I Could NOT Be The Mother I Wanted To Be- Coping With Post Partum Depression

It was only much later after the birth of my daughter, did I realize that I wasn’t going nuts. I was, in fact, battling a common but less spoken about the phenomenon that many mothers experience, known as Postpartum Depression.

As a new mother, my life had turned its face around. While my body was screaming for rest after childbirth, tending to a baby as a new mother allowed me very little of it. I was sleep deprived and severely exhausted. I had with me, the most beautiful baby and a very supportive spouse, but all I could feel was anxiety, worry, guilt and sadness. I had intrusive and disturbing thoughts of my baby getting hurt, I had trouble forming an emotional attachment with my baby, and I was guilt ridden that I could not be the mother I’d want to be.

If you are reading this article, you probably are experiencing some of these symptoms and feeling as hopeless or anxious as I was, but I’d like to assure you that you are not alone. This is not your fault, and it is most likely a chemical imbalance that comes with childbirth and the physical toll of motherhood.

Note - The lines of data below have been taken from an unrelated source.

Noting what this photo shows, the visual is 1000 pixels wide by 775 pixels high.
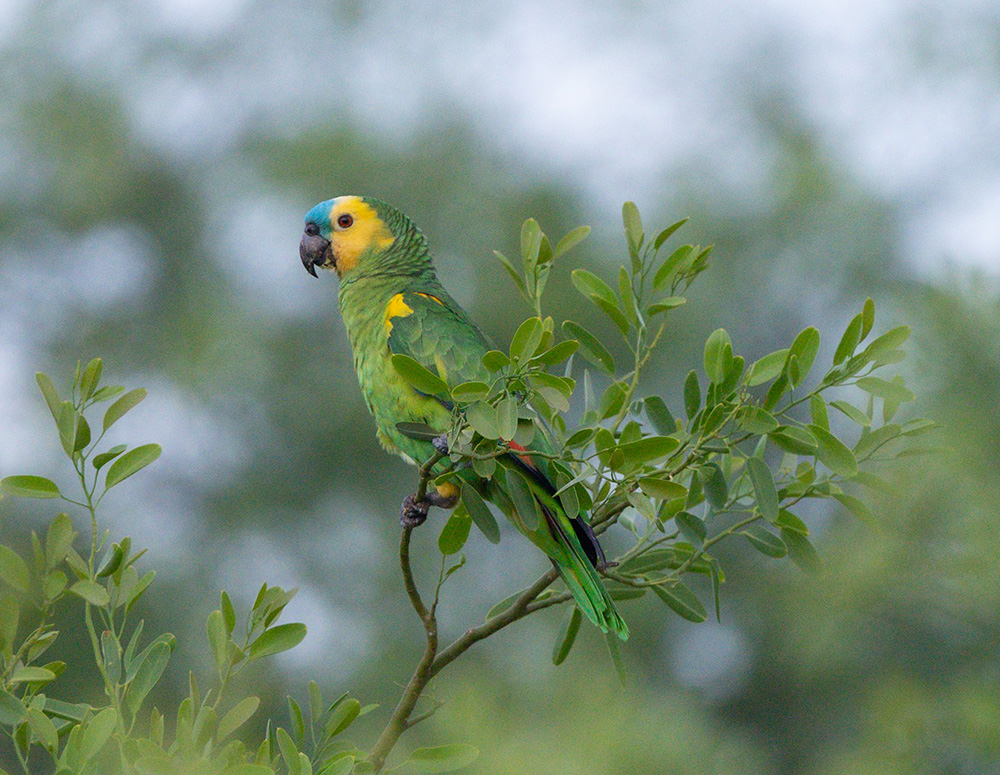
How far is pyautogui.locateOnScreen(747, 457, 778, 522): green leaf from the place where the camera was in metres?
1.13

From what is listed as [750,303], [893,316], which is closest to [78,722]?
[893,316]

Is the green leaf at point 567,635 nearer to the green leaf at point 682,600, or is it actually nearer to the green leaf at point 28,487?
the green leaf at point 682,600

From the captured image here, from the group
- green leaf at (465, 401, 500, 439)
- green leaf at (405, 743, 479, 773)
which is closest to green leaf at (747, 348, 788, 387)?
green leaf at (465, 401, 500, 439)

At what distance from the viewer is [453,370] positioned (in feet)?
5.62

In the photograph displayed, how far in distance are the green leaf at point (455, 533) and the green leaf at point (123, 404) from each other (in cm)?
41

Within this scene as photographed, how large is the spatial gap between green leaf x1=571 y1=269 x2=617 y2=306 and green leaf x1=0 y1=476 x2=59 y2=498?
696 millimetres

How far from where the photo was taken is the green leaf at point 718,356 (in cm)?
114

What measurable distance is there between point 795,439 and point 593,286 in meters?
0.35

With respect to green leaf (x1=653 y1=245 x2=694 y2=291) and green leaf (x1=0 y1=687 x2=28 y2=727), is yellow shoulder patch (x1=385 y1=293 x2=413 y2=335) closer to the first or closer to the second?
green leaf (x1=653 y1=245 x2=694 y2=291)

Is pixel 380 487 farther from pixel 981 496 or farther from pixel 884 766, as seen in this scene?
pixel 981 496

You never asked for these feelings or thoughts, and most importantly know that they are temporary.

1 in every 5 women battle different levels of severity in postpartum depression. Many aren’t aware that this is passing and treatable. Many moms who go through this think they’re losing it like how I did. However if we make ourselves aware of this disorder and reach out to a good counselor, there is light at the end of this tunnel sooner than we ever thought!

 

How I overcame Postpartum Depression

Find a safe place to share and a support network : The first step in my recovery journey was to realize that these feelings and thoughts were not just exclusive to me. That I was not alone. When I became a part of a group for postpartum depression support online, I was surprised to learn that there were so many mothers who were going through this and many survivor moms who shared their stories. Finding a safe place to share and knowing that I wasn’t alone in this, set me on my road to healing. I felt stronger and more a part of a network that spoke the same language.

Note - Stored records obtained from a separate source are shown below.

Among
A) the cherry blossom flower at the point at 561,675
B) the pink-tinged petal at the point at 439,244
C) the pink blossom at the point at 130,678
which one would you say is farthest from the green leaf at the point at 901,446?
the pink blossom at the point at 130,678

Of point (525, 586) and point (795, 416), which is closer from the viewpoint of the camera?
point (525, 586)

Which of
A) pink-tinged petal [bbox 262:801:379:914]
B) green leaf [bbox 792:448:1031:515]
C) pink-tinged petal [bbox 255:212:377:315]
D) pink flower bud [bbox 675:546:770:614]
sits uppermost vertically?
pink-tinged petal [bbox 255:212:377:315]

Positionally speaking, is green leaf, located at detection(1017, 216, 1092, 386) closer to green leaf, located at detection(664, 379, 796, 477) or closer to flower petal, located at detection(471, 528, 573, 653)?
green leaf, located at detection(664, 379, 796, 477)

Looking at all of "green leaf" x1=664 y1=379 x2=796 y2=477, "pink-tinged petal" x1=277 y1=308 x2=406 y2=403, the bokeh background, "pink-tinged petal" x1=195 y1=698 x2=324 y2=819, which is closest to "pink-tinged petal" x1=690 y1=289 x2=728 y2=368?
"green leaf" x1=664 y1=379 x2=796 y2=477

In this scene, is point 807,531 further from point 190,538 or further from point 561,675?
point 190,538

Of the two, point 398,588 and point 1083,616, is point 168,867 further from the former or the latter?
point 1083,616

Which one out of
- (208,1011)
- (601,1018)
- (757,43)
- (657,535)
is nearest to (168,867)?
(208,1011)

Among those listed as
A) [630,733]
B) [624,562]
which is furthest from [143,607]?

Speak to your spouse / parent or a trusted friend : If you do have an understanding spouse, parent or friend – speak to him or her. Getting things off your chest and being understood by a family member or a good friend can sometimes work wonders with any mental health issue you may be facing. It can help with the guilt, the feeling of you battling this alone, and of course with getting some extra support through your journey of recovery.

Join a Yoga class or any fitness regime with community members : Fresh air, sunlight and fitness may not seem like something you can weave into your busy schedule as a new mother. But if you make your mind up to heal soon, even a brisk walk for half an hour with a neighbor while you have your baby looked after by your spouse or someone you trust can do the trick. Getting your body slowly back on track, building strength, and most importantly taking the time to care for your body helps in pushing the depression out of you much faster.

Seek Help : Do not underestimate the effect a good counselor can have on your healing process. Talk it out with a professional and get the right guidance, learn techniques to manage your thoughts and anxieties and more importantly gain a listening ear that doesn’t judge but is there for you to support and handhold you through this difficult phase. A professional counselor can give you all that strength you need to tide over something as crippling as postpartum depression.

Like for me, Postpartum Depression can be soon a thing of the past for anyone. Now, motherhood is all mine to experience – a truly blissful experience.